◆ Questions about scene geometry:
○ ○ ○ ○

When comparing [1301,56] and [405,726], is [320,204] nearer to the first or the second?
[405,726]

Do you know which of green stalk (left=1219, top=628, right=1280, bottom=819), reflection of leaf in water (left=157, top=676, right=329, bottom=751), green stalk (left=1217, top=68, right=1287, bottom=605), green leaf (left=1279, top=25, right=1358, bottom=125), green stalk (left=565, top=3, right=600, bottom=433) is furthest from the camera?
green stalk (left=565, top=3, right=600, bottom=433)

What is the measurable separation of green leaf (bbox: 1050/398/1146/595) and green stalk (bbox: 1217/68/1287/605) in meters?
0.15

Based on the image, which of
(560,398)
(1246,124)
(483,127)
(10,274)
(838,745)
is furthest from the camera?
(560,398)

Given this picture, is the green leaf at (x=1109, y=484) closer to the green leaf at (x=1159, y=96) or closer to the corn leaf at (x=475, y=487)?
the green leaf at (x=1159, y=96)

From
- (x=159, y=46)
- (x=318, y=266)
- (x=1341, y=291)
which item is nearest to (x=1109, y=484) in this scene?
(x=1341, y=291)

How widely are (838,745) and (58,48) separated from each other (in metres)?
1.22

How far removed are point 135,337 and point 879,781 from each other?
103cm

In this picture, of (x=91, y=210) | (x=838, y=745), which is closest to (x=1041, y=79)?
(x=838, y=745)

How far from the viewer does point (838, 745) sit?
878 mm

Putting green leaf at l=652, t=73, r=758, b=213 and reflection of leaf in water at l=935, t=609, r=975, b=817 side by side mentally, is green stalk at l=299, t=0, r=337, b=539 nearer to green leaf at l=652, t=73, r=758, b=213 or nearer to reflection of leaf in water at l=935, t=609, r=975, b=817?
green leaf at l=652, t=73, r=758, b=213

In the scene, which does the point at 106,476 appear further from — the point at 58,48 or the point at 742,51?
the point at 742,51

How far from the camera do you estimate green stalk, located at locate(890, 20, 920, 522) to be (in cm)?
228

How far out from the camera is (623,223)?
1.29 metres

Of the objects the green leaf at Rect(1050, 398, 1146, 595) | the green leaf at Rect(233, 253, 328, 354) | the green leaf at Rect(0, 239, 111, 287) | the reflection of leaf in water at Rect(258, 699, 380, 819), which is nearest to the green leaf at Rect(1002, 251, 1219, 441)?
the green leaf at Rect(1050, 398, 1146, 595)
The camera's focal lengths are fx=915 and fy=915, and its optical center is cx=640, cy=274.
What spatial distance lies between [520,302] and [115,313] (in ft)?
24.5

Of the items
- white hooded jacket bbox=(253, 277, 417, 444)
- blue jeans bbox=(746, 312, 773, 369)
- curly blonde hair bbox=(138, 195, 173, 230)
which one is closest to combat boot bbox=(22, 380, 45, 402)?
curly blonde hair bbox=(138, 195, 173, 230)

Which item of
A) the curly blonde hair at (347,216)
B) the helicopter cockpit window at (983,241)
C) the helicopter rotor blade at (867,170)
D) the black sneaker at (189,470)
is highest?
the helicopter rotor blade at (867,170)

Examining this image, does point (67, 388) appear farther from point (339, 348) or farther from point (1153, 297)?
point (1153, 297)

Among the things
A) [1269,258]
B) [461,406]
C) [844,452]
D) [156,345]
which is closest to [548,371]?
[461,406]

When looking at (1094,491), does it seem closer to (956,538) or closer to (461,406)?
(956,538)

○ ○ ○ ○

◆ To be done:
Starting with the line that contains "Examining this image, does" and going on through the last of the rows, render each line as a Markdown table with the columns "No." and "Text", numbering the lines and leaving out blank ones.

◆ Exercise solution:
| No. | Text |
|---|---|
| 1 | Examining this image, does point (67, 388) appear farther from point (339, 348) or farther from point (1153, 297)? |
| 2 | point (1153, 297) |
| 3 | Among the things |
| 4 | A) [1269,258] |
| 5 | B) [461,406] |
| 6 | C) [844,452] |
| 7 | D) [156,345] |
| 8 | which is closest to [548,371]? |
| 9 | [461,406] |
| 10 | When looking at (1094,491), does it seem closer to (956,538) or closer to (461,406)? |
| 11 | (956,538) |